[ARTICLE]:
==================================================
# Carving Station



## adamm (Jul 16, 2005)

Im looking for new ideas for our carving station for sunday brunch, We curnetly do, Ham, Pork Loins, Beef, Turkey Breast, What are other things you have seen, Im running out of ideas,  Thanks Adamm


----------



## gunnar (Apr 3, 2008)

well it is a bit of a pain but have you considered whole roasted chicken or turkey? much nicer presentation..at least for the start. There are really only so many things you carve though. I do pork loin, pot roast , tri-tip, prime rib, french cut roasted turkey halves (it's cut down the middle and de-boned except for the leg), hams (picnic and smoked for variety).  I suppose you could do a whole fish or a full side and carve out portions.


----------



## kedco (Oct 5, 2011)

Maybe a lamb leg?


----------



## adamm (Jul 16, 2005)

Gunnar said:


> well it is a bit of a pain but have you considered whole roasted chicken or turkey? much nicer presentation..at least for the start. There are really only so many things you carve though. I do pork loin, pot roast , tri-tip, prime rib, french cut roasted turkey halves (it's cut down the middle and de-boned except for the leg), hams (picnic and smoked for variety). I suppose you could do a whole fish or a full side and carve out portions.
==================================================
[Spatial reasoning question records]:
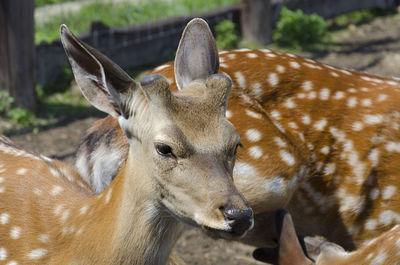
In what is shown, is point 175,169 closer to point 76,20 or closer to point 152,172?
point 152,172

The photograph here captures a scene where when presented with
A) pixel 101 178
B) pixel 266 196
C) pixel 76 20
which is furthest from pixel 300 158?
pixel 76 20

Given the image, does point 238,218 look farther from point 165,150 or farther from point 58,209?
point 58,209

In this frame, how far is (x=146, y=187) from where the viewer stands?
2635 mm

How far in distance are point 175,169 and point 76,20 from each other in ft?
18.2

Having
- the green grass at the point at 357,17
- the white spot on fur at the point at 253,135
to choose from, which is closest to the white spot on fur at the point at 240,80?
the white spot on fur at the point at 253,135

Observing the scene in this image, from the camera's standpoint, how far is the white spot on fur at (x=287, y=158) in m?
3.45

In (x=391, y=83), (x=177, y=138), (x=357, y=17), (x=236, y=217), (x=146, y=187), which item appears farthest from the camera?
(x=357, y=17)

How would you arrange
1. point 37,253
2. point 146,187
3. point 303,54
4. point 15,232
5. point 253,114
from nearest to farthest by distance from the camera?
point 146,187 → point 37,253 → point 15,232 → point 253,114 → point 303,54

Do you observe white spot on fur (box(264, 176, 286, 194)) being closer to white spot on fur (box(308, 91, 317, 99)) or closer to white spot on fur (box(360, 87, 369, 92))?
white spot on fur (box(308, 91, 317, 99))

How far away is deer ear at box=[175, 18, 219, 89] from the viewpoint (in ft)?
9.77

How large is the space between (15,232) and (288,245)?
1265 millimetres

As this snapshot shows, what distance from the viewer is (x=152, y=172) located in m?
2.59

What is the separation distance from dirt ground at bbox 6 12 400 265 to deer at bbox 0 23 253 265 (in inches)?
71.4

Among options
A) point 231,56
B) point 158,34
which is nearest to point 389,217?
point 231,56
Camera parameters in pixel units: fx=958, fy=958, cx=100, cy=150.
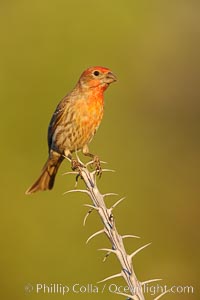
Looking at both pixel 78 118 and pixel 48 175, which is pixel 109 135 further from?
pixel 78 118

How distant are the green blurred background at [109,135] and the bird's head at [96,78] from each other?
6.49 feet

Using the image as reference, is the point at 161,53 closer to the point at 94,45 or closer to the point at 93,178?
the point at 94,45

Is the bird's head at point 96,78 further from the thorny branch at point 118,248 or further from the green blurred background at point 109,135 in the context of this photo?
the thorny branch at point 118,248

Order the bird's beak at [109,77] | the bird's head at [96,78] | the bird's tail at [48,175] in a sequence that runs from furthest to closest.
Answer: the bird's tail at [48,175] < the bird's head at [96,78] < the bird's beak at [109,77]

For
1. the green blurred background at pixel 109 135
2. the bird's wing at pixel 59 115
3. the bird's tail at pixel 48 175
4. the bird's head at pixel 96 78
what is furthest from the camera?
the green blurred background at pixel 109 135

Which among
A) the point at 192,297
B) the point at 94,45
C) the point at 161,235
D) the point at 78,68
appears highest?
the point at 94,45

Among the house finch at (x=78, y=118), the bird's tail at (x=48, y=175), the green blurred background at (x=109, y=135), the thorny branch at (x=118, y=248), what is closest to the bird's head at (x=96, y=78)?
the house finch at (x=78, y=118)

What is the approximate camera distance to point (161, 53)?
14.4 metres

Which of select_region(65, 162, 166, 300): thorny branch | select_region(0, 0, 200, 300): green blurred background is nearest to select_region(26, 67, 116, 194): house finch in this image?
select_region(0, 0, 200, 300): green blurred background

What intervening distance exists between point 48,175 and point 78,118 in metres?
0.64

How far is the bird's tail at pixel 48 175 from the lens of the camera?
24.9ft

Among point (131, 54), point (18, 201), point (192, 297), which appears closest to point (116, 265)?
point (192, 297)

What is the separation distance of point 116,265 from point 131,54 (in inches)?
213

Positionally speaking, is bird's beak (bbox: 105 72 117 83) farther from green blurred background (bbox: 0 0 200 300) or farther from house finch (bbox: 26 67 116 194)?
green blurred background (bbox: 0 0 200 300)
==================================================
[SET TASKS]:
[a] Say whether each statement agrees with the carving station thread, answering yes or no and quoting the deciding words: (i) the turkey halves gunnar describes are fully de-boned; (ii) adamm's station already serves turkey breast; (iii) kedco proposes a lamb leg.
[b] Extend the carving station thread from the point where it stops.
These entries are separate material and have no connection to the carving station thread.

[RESULTS OF THE EXERCISE]:
[a]
(i) No: "de-boned except for the leg"
(ii) Yes: "Ham, Pork Loins, Beef, Turkey Breast"
(iii) Yes: "Maybe a lamb leg?"

[b]
I like the idea of the french roast turkey, I think im going to swich up the way we do it, ie pork bbq styel, and pork with a raspberry sauce or somthing. and same with the hams, we normally carve bonless stuff so ill try different things, thanks for the ideas.


----------



## adamm (Jul 16, 2005)

kedco said:


> Maybe a lamb leg?


The Restaurnat is in a reirement home with independent living, i like the idea but i know lamb isnt one of ther favorites, I might give it a whirl anyways though. Thanks Adam


----------



## chefedb (Apr 3, 2010)

Meat loaf can be carved  call it French Roast, Flanks or London Broil, Smoked Salmon, Galantines of Chicken, Duck. Glazed corned beef, brisket, pot roast, large kilbasi.

     Retirement homes are usually limited budget items(food cost sensitive) They try and feed them for  $3  to  $5 per day.


----------



## jchenschel (Mar 9, 2007)

Try carving different types of sausages...


----------



## foodpump (Oct 10, 2005)

Salmon.  Whole sides grilled or poached.  Of course Halibut would be nice, but....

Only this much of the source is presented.